Given passage:
--------
Catholic Bishops in Malawi Support Polio Vaccination Campaign, Call for Collaboration

Polio Vaccination Campaign in Malawi. Credit: WHO

Members of the Episcopal Conference of Malawi (ECM) have, in a joint statement, endorsed the polio vaccination campaign and urged the people of God in the country to participate in the exercise that is scheduled for March 21.

In their Tuesday, March 15 statement obtained by ACI Africa, Catholic Bishops in Malawi made reference to the country’s February 17 declaration of a National Public Health Emergency in response to polio and assured the Catholic faithful and general public concerning the vaccine’s safety.

“We, the Catholic Bishops in Malawi, support the Mass Polio Vaccine Campaign set to start this month,” ECM members say, and add, “This vaccination campaign comes amidst the COVID-19 vaccination campaign.”

The Catholic Church leaders whose call comes after a case of polio was reported in the country’s Lilongwe Archdiocese say that the administration of polio vaccine to children below five years prevents the virus from spreading.
--------
Stored data:
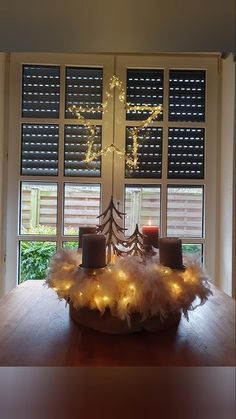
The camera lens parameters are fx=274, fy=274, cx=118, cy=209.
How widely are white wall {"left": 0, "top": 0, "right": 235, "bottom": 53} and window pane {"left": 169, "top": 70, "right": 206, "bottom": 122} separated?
54 cm

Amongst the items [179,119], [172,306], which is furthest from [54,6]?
[179,119]

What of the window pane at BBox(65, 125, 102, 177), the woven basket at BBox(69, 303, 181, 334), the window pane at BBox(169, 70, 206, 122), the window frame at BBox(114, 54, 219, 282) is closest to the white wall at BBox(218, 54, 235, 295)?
the window frame at BBox(114, 54, 219, 282)

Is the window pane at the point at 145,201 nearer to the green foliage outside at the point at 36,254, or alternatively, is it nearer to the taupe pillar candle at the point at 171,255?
the green foliage outside at the point at 36,254

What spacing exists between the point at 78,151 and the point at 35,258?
72 cm

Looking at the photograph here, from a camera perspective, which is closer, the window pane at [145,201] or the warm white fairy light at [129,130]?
the window pane at [145,201]

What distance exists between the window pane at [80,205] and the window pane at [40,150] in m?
0.17

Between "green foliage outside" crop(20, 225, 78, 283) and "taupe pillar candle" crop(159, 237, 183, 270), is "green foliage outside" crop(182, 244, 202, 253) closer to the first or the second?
"taupe pillar candle" crop(159, 237, 183, 270)

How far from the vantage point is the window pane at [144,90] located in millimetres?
1166

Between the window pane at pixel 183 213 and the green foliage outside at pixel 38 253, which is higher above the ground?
the window pane at pixel 183 213

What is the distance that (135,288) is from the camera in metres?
0.48

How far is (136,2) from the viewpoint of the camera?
397 millimetres

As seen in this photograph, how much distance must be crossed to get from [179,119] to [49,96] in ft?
2.02

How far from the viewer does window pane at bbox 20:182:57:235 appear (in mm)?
882

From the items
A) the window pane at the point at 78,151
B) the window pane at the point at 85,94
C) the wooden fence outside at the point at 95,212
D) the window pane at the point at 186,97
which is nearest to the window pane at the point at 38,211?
the wooden fence outside at the point at 95,212
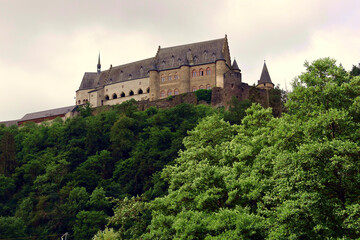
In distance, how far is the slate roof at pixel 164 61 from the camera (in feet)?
271

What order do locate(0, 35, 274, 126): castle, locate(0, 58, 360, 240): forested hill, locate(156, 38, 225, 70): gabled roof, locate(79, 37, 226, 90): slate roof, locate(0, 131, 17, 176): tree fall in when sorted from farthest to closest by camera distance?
1. locate(79, 37, 226, 90): slate roof
2. locate(156, 38, 225, 70): gabled roof
3. locate(0, 35, 274, 126): castle
4. locate(0, 131, 17, 176): tree
5. locate(0, 58, 360, 240): forested hill

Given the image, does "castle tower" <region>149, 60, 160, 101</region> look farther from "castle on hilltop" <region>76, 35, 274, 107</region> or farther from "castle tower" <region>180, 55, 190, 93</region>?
"castle tower" <region>180, 55, 190, 93</region>

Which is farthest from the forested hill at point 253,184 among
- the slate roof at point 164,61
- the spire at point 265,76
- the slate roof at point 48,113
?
the slate roof at point 48,113

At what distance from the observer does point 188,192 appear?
27375mm

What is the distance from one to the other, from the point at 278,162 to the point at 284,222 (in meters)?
3.02

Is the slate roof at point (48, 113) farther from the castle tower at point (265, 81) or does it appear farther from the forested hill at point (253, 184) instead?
the forested hill at point (253, 184)

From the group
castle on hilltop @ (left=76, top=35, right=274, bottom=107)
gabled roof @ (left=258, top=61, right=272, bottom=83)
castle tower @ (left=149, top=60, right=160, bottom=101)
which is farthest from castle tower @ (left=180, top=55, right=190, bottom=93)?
--------
Description of the task:
According to the article on the Malawi bishops' statement, on what date is the polio vaccination exercise scheduled? Rely only on the article for what follows.

Solution for this problem:
March 21